In the single-group study, a sustained virologic response was reported in 90% of patients (95% confidence interval, 87 to 93). In the noninferiority trial, a sustained response was reported in 67% of patients in both the sofosbuvir-ribavirin group and the peginterferon-ribavirin group. Response rates in the sofosbuvir-ribavirin group were lower among patients with genotype 3 infection than among those with genotype 2 infection (56% vs. 97%). Adverse events (including fatigue, headache, nausea, and neutropenia) were less common with sofosbuvir than with peginterferon.

CONCLUSIONS

In a single-group study of sofosbuvir combined with peginterferon-ribavirin, patients with predominantly genotype 1 or 4 HCV infection had a rate of sustained virologic response of 90% at 12 weeks.
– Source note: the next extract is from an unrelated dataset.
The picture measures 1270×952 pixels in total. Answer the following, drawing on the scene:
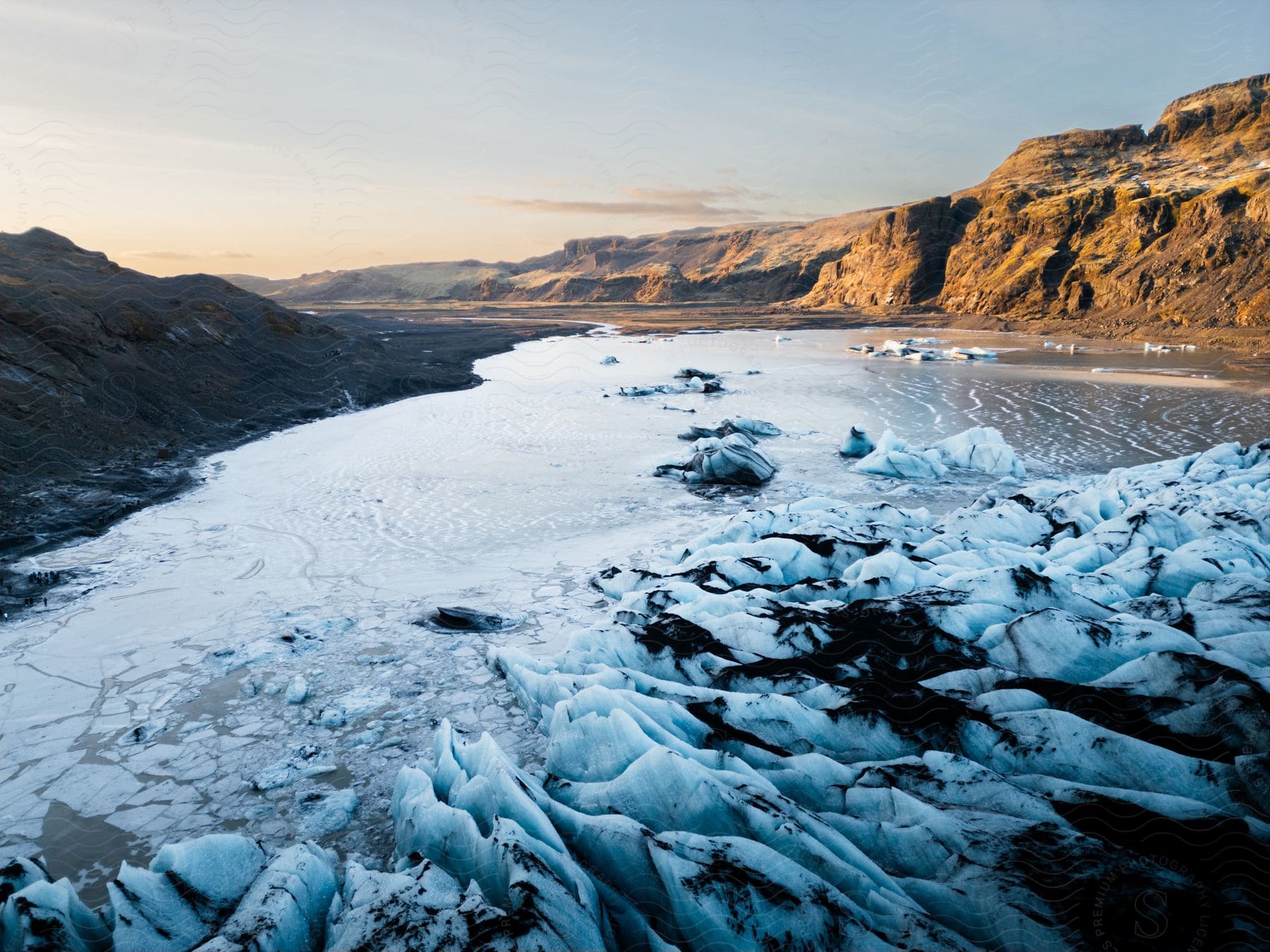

In a noninferiority trial, patients with genotype 2 or 3 infection who received either sofosbuvir or peginterferon with ribavirin had nearly identical rates of response (67%). Adverse events were less frequent with sofosbuvir than with peginterferon. (Funded by Gilead Sciences; FISSION and NEUTRINO ClinicalTrials.gov numbers, NCT01497366 and NCT01641640, respectively.).

摘要

背景

在 2 期临床试验中,核苷酸聚合酶抑制剂索非布韦对未经治疗的慢性丙型肝炎病毒(HCV)基因型 1、2 或 3 感染患者有效。

方法

我们在未经治疗的 HCV 感染患者中进行了两项 3 期研究。在一项单组、开放性标签研究中,我们对 327 例 HCV 基因型 1、4、5 或 6(其中 98%为基因型 1 或 4)患者给予 12 周的索非布韦联合聚乙二醇干扰素α-2a 和利巴韦林治疗。在一项非劣效性试验中,499 例 HCV 基因型 2 或 3 感染患者被随机分配接受 12 周的索非布韦联合利巴韦林或 24 周的聚乙二醇干扰素α-2a 联合利巴韦林治疗。在两项研究中,主要终点为治疗结束后 12 周的持续病毒学应答。

结果

在单组研究中,90%(95%置信区间,87 至 93)的患者报告了持续病毒学应答。在非劣效性试验中,索非布韦-利巴韦林组和聚乙二醇干扰素-利巴韦林组的患者均有 67%报告了持续应答。基因型 3 感染患者的应答率低于基因型 2 感染患者(56%比 97%)。与聚乙二醇干扰素相比,索非布韦的不良反应(包括疲劳、头痛、恶心和中性粒细胞减少)较少。

结论

在一项索非布韦联合聚乙二醇干扰素-利巴韦林的单组研究中,主要为基因型 1 或 4 HCV 感染的患者在 12 周时的持续病毒学应答率为 90%。在一项非劣效性试验中,接受索非布韦或聚乙二醇干扰素联合利巴韦林治疗的基因型 2 或 3 感染患者的应答率几乎相同(67%)。与聚乙二醇干扰素相比,索非布韦的不良反应较少。(由吉利德科学公司资助;FISSION 和 NEUTRINO 临床试验.gov 编号,NCT01497366 和 NCT01641640)。